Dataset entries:

▼▼▼

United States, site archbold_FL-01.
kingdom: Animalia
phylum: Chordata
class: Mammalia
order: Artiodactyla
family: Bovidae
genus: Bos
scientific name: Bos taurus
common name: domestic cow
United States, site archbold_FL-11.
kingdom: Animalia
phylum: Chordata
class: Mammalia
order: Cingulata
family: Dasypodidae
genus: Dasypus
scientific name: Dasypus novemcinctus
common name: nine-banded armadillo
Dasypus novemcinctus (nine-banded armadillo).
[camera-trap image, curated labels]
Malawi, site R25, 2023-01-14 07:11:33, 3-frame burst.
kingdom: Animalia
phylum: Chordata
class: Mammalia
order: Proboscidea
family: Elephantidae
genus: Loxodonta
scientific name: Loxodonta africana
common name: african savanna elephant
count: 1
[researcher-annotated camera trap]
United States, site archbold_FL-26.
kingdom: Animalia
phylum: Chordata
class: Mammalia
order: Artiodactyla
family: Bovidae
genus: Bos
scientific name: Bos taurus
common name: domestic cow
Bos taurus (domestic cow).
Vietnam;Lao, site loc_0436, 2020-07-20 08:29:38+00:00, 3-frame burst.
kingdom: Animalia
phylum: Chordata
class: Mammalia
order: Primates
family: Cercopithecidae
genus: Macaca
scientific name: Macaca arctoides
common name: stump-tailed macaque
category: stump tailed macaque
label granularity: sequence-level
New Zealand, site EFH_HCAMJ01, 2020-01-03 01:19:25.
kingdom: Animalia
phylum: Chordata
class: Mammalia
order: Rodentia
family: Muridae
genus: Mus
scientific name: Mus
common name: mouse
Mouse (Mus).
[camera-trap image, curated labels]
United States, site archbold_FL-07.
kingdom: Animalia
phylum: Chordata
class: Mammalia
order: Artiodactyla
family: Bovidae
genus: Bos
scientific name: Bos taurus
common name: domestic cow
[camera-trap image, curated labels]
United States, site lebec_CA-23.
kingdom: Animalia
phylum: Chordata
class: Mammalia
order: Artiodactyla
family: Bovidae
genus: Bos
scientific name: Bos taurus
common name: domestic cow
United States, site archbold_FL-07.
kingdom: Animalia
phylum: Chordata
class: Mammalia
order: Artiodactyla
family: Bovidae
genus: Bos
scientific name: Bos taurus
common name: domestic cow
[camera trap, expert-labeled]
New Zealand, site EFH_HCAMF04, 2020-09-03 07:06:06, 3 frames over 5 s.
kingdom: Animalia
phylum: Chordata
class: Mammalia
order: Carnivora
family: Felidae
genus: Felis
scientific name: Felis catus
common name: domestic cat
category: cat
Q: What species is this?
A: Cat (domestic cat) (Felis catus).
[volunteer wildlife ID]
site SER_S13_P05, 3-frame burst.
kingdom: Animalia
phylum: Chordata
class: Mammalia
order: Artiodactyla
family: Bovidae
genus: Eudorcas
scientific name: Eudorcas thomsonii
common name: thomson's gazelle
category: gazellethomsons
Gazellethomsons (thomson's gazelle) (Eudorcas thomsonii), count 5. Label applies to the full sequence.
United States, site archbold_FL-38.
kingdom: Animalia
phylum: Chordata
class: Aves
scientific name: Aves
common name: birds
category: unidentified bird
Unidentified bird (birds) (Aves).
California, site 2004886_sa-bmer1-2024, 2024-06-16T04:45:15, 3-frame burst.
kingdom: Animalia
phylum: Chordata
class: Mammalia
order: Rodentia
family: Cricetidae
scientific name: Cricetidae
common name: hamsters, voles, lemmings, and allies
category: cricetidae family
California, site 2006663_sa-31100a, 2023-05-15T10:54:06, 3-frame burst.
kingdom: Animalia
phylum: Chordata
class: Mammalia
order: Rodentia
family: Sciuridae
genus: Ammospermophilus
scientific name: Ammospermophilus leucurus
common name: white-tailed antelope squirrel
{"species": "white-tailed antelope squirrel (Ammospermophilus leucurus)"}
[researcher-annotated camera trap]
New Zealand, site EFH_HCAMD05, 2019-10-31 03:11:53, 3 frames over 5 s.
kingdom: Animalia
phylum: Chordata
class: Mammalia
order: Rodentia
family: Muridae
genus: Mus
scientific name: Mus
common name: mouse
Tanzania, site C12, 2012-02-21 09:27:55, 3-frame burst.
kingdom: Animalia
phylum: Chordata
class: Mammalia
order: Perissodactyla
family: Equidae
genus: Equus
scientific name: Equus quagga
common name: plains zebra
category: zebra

▲▲▲

Required action:
The records above are to be duplicated exactly, every one of them.

Solution to this problem:
United States, site archbold_FL-01.
kingdom: Animalia
phylum: Chordata
class: Mammalia
order: Artiodactyla
family: Bovidae
genus: Bos
scientific name: Bos taurus
common name: domestic cow
United States, site archbold_FL-11.
kingdom: Animalia
phylum: Chordata
class: Mammalia
order: Cingulata
family: Dasypodidae
genus: Dasypus
scientific name: Dasypus novemcinctus
common name: nine-banded armadillo
Dasypus novemcinctus (nine-banded armadillo).
[camera-trap image, curated labels]
Malawi, site R25, 2023-01-14 07:11:33, 3-frame burst.
kingdom: Animalia
phylum: Chordata
class: Mammalia
order: Proboscidea
family: Elephantidae
genus: Loxodonta
scientific name: Loxodonta africana
common name: african savanna elephant
count: 1
[researcher-annotated camera trap]
United States, site archbold_FL-26.
kingdom: Animalia
phylum: Chordata
class: Mammalia
order: Artiodactyla
family: Bovidae
genus: Bos
scientific name: Bos taurus
common name: domestic cow
Bos taurus (domestic cow).
Vietnam;Lao, site loc_0436, 2020-07-20 08:29:38+00:00, 3-frame burst.
kingdom: Animalia
phylum: Chordata
class: Mammalia
order: Primates
family: Cercopithecidae
genus: Macaca
scientific name: Macaca arctoides
common name: stump-tailed macaque
category: stump tailed macaque
label granularity: sequence-level
New Zealand, site EFH_HCAMJ01, 2020-01-03 01:19:25.
kingdom: Animalia
phylum: Chordata
class: Mammalia
order: Rodentia
family: Muridae
genus: Mus
scientific name: Mus
common name: mouse
Mouse (Mus).
[camera-trap image, curated labels]
United States, site archbold_FL-07.
kingdom: Animalia
phylum: Chordata
class: Mammalia
order: Artiodactyla
family: Bovidae
genus: Bos
scientific name: Bos taurus
common name: domestic cow
[camera-trap image, curated labels]
United States, site lebec_CA-23.
kingdom: Animalia
phylum: Chordata
class: Mammalia
order: Artiodactyla
family: Bovidae
genus: Bos
scientific name: Bos taurus
common name: domestic cow
United States, site archbold_FL-07.
kingdom: Animalia
phylum: Chordata
class: Mammalia
order: Artiodactyla
family: Bovidae
genus: Bos
scientific name: Bos taurus
common name: domestic cow
[camera trap, expert-labeled]
New Zealand, site EFH_HCAMF04, 2020-09-03 07:06:06, 3 frames over 5 s.
kingdom: Animalia
phylum: Chordata
class: Mammalia
order: Carnivora
family: Felidae
genus: Felis
scientific name: Felis catus
common name: domestic cat
category: cat
Q: What species is this?
A: Cat (domestic cat) (Felis catus).
[volunteer wildlife ID]
site SER_S13_P05, 3-frame burst.
kingdom: Animalia
phylum: Chordata
class: Mammalia
order: Artiodactyla
family: Bovidae
genus: Eudorcas
scientific name: Eudorcas thomsonii
common name: thomson's gazelle
category: gazellethomsons
Gazellethomsons (thomson's gazelle) (Eudorcas thomsonii), count 5. Label applies to the full sequence.
United States, site archbold_FL-38.
kingdom: Animalia
phylum: Chordata
class: Aves
scientific name: Aves
common name: birds
category: unidentified bird
Unidentified bird (birds) (Aves).
California, site 2004886_sa-bmer1-2024, 2024-06-16T04:45:15, 3-frame burst.
kingdom: Animalia
phylum: Chordata
class: Mammalia
order: Rodentia
family: Cricetidae
scientific name: Cricetidae
common name: hamsters, voles, lemmings, and allies
category: cricetidae family
California, site 2006663_sa-31100a, 2023-05-15T10:54:06, 3-frame burst.
kingdom: Animalia
phylum: Chordata
class: Mammalia
order: Rodentia
family: Sciuridae
genus: Ammospermophilus
scientific name: Ammospermophilus leucurus
common name: white-tailed antelope squirrel
{"species": "white-tailed antelope squirrel (Ammospermophilus leucurus)"}
[researcher-annotated camera trap]
New Zealand, site EFH_HCAMD05, 2019-10-31 03:11:53, 3 frames over 5 s.
kingdom: Animalia
phylum: Chordata
class: Mammalia
order: Rodentia
family: Muridae
genus: Mus
scientific name: Mus
common name: mouse
Tanzania, site C12, 2012-02-21 09:27:55, 3-frame burst.
kingdom: Animalia
phylum: Chordata
class: Mammalia
order: Perissodactyla
family: Equidae
genus: Equus
scientific name: Equus quagga
common name: plains zebra
category: zebra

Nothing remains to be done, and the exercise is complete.